EXTRAIT CHOISI

________________________

Depuis plus de vingt ans, Jim Hurst n’avait sorti que des CD autoproduits. From The Ground Up sort sur le label Pinecastle. Peut-être la raison pour laquelle il est l’album le plus bluegrass de sa carrière solo. Celui qui fut élu guitariste de l’année en 2001 et 2002 (IBMA) est accompagné par une bonne quinzaine de musiciens talentueux parmi lesquels Shawn Lane, Wayne Benson, Kristin Scott Benson, Alan Bibey, Scott Vestal, Jason Carter et Michael Cleveland. L’album n’est cependant pas à la hauteur de ce casting prestigieux car Jim Hurst n’est pas un chanteur extraordinaire. Surtout, sa voix ne convient pas vraiment au bluegrass. Il a interprété dans ses albums précédents, et de manière épatante, des swings et des titres de Jerry Reed. Dans From The Ground Up, il n’y a malheureusement que le swing Train Of Trouble qui soit dans cette veine, formidablement interprété en format réduit avec Shawn Lane à la mandoline et un bassiste. Parmi les titres bluegrass, il y a cependant des titres intéressants, en premier lieu une très jolie chanson intitulée John Williams, accompagnée par Lane, Steve Wilson (banjo) et Michael Witcher (dobro). Fifteen Miles To Birmingham en duo avec Don Rigsby est très bien joué et ne souffre guère des limites vocales de Hurst qu’à la fin du refrain. Le seul titre vraiment connu est Oh Lonesome Me de Don Gibson, joué avec Kati Penn (fiddle) et Danny Roberts (mandoline), plus dynamique que les autres chansons de l’album, interprétées avec une intensité insuffisante malgré le bon soutien de Darin et Brooke Aldridge sur plusieurs titres et quelques solos bien sentis (Weary Old Highway notamment). 

 

The MOUNTAIN GRASS UNIT

"Places I’ve Been" 

Cri du 💚

Quand un groupe associe les mots "mountain" et "grass" dans le nom qu’il se choisit, il y a fort à parier qu’il s’agit d’un groupe de bluegrass traditionnel. Ce n’est pourtant pas le cas de The Mountain Grass Unit qui ne compte même ni banjoïste ni fiddler dans ses rangs. Cette formation originaire de l’Alabama est constituée d’un trio d’adolescents au talent fou. Le répertoire de ce premier album comprend sept très bonnes chansons originales et un instrumental d’inspiration grismanienne intitulé Boundary Waters. Le mandoliniste Drury Anderson chante avec l’assurance des vieux routiers. La formule en trio peut paraître pauvre pour un groupe bluegrass. The Mountain Grass Unit parvient néanmoins à nous offrir des arrangements riches grâce aux rythmiques façon Sam Bush de Anderson (Jericho), la contrebasse solide de Sam Wilson et au jeu fourni de l’excellent guitariste Luke Black qui rajoute des notes dans tous les coins (Same Old Moon notamment). C’est dynamique (Shoot The Gun) et bien arrangé (Another Day In Disguise chanté entièrement en duo). Il y a une intro jazzy sur le blues chaloupé Either End. Tate’s Hell est joliment accompagné en fingerpicking. L’énergique Shay’s Rebellion est dynamisé par des duos guitare-mandoline qui reviennent en motif. Un pur bonheur.

________________________

Extraits de jeux de données annotés par boîtes:
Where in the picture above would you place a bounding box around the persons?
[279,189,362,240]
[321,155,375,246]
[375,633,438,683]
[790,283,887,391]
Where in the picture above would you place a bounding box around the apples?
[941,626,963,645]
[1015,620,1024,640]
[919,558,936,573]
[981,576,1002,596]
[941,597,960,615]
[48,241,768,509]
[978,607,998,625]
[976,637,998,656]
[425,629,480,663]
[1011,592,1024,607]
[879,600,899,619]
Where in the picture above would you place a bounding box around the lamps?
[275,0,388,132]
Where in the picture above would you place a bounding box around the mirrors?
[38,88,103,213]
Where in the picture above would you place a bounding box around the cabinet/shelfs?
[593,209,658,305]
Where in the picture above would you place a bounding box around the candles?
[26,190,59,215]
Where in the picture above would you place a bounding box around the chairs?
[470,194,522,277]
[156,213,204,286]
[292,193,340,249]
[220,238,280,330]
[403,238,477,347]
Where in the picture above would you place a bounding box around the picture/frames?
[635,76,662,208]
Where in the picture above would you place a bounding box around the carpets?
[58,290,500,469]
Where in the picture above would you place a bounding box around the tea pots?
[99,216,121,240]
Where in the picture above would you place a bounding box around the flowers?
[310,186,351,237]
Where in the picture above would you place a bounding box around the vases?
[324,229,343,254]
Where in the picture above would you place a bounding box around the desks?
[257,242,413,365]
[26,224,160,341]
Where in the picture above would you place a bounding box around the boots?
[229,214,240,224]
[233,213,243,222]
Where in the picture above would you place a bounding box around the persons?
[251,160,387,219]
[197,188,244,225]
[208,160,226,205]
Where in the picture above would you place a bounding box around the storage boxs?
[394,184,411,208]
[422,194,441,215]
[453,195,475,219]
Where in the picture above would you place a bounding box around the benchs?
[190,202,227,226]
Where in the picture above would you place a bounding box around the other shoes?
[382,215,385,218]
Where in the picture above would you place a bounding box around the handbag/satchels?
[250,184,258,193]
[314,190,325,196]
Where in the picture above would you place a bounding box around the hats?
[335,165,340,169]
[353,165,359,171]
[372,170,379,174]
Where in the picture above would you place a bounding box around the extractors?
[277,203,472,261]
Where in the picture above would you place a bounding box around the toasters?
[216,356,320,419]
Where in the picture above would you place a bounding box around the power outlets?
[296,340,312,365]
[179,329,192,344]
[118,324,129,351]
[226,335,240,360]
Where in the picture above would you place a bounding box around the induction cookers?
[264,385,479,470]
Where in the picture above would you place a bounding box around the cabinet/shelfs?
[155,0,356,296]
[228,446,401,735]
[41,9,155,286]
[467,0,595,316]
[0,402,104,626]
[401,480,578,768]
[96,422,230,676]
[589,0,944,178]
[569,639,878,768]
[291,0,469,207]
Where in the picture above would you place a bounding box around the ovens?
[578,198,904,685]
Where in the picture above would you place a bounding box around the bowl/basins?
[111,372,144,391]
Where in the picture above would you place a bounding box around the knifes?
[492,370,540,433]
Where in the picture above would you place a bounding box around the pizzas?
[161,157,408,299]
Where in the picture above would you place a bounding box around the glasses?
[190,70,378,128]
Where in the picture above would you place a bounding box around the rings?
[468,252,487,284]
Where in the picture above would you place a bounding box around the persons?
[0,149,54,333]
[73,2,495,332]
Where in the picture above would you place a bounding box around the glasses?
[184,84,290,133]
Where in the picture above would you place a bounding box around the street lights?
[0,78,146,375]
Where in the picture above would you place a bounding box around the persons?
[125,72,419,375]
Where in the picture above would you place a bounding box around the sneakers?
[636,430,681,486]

________________________

CONSIGNE
Répondez, s'il vous plaît, à ces questions d'après l'extrait choisi :
(a) Sur quel label sort l'album From The Ground Up ?
(b) Qui tient la mandoline sur Train Of Trouble ?
(c) Comment s'appelle le guitariste de The Mountain Grass Unit ?

RÉPONSE
(a) Pinecastle.
(b) Shawn Lane.
(c) Luke Black.